With this version of the regex, the script will single any multiple spaces (not non-break spaces, tabs, line endings, or ordinary spaces accompanied by any of these) which occur between visible characters — at the same time as tidying up the paragraphs:

"(?m)^\\s++|\\h++$|(?<=\\S\\u0020)\\u0020++(?=\\S)"

If you like, you can replace each instance “\\u0020” with a literal space. I’ve only used the longer form here to make it obvious.

Yes, that’s considerably faster, too.

This is awesome!!!
Should be moved to a prominent place in the forum.
Many thanks Nigel.

To figure out how to write an expression like that it will take me some time to learn RegEx better.
Thanks for the link to the site. Seems like a good resource.

Yes. It’s become rather complex visually. :slight_smile: Basically, it matches any text which is either:

  1. A run of one or more white space characters of any type, starting at the beginning of a line (ie. paragraph). The white space can include line endings, so it’s everything from the beginning of a line up to the next non-space character (or to the end of the text if sooner), including empty lines and lines containing only white space.
    OR:
  2. A run of horizontal white space characters at the end of a line. Horizontal white space doesn’t include line endings, so a match only occurs if one or more horizontal spaces are followed by a line ending. The line ending itself isn’t included in the match.
    OR:
  3. A run of literal space characters (ie. character id 32) which follow a non-space character and a literal space and which are followed by a non-space character. It would be possible include non-break spaces and/or tabs too if preferred.

In the scripts, searches start at the beginning of the text and, if a match is found, resume from the next character after the match, so the three possibilities above don’t interfere with each other.
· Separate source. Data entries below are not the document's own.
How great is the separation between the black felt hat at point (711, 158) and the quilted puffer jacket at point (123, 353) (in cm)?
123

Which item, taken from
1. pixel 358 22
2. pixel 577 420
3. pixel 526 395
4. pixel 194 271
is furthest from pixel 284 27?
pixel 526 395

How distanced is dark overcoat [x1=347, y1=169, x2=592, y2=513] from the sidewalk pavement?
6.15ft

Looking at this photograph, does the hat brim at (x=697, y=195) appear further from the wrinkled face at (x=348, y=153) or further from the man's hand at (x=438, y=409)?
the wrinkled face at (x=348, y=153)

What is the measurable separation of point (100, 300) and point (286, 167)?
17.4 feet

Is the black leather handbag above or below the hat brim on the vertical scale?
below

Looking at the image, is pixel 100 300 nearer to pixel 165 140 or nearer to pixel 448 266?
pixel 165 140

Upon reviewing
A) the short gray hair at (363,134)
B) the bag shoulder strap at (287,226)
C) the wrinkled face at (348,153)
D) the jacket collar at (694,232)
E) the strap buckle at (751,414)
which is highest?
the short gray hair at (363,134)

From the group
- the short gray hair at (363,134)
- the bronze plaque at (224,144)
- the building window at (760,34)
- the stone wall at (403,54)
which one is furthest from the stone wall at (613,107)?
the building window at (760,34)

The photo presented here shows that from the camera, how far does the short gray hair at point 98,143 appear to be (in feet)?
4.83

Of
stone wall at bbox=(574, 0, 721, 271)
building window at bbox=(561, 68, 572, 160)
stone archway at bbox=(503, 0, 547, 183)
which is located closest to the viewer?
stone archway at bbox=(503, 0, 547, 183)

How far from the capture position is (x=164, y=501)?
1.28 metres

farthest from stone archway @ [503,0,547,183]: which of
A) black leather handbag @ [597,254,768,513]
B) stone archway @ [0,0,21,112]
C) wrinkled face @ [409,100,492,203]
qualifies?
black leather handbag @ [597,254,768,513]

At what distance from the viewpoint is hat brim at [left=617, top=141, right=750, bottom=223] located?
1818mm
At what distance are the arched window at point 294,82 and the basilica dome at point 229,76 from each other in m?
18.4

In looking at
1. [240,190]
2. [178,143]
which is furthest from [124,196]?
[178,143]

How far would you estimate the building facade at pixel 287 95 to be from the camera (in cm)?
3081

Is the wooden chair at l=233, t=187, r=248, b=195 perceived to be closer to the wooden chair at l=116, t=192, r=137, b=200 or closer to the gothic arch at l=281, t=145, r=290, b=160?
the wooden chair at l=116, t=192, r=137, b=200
The regex “flavour” is ICU.

(?m) : a flag which makes ^ and $ match the beginnings and ends of lines instead of just the beginning and end of the text.
^\\s++ : one or more white space characters at the beginning of a line.
| : OR
\\h++$ : one or more horizontal white space characters at the end of a line.
| : OR
(?<=\\S\\u0020) : a “look behind” specifying that the matched text must be immediately preceded by a non-space character and a literal space in the source text.
\\u0020++ : one or more literal (character id 32) space characters.
(?=\\S) : a “look ahead” specifying that the matched text must be immediately followed by a non-space character in the source text.
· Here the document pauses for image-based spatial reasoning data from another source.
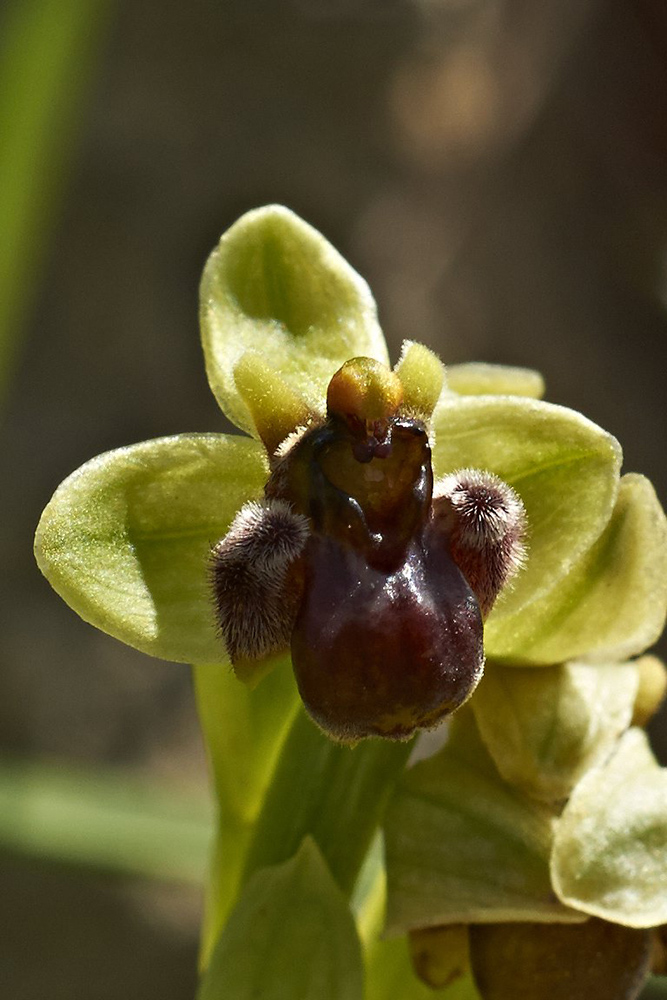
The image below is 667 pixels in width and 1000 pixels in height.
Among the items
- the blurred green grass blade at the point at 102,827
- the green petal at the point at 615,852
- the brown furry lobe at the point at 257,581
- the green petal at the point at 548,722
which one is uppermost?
the brown furry lobe at the point at 257,581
It’s probably worth pointing out that Nigel has given what might be termed the ideal pattern, but you often don’t require that level of skill — especially as it sounds like you’re dealing with relatively short strings. Things like Nigel’s use of ++ instead of + increase efficiency, but aren’t actually necessary in this case. And similarly, especially when you’re starting out, it can be easier to perform multiple searches, one for each case you’re dealing with, rather than trying to do it all in one.

Nigel, Shane,

Thanks again and shame on me to react so late on your replies.
This weekend I finally found a bit continuous time to work on my app and this regex things again.

I followed Shane’s advice to keep things simple.
There was one thing I didn’t understand:
I have a pattern: "<font *.* color=.+>+\\b"
This was thought to cover things like "<font name=Helvetica color=#ff00ff>", "<font size=14 color=#ff00ff>", "<font color=#ff00ff>", etc.
In an older script I did a ‘pre-flight’ with a shell script and ‘egrep’ which worked fine.

Now I tried to bring that into asobjC and regular expression:

set vPattern to "<font *.* color=.+>+\\b"
set vRegex to current application's class "NSRegularExpression"'s regularExpressionWithPattern:(vPattern) options:(0) |error|:(missing value)
set theRanges to (vRegex's matchesInString:(theString) options:(0) range:({0, theString's |length|()}))'s valueForKey:("range")

This works but only returns the ranges for "<font color=#ff00ff>" and similar.
What do I miss?

Unless you tell it otherwise, NSRegularExpression matches any character, including line breaks, with .. Try a pattern like this: "<font *[^>]* color=[^>]+>".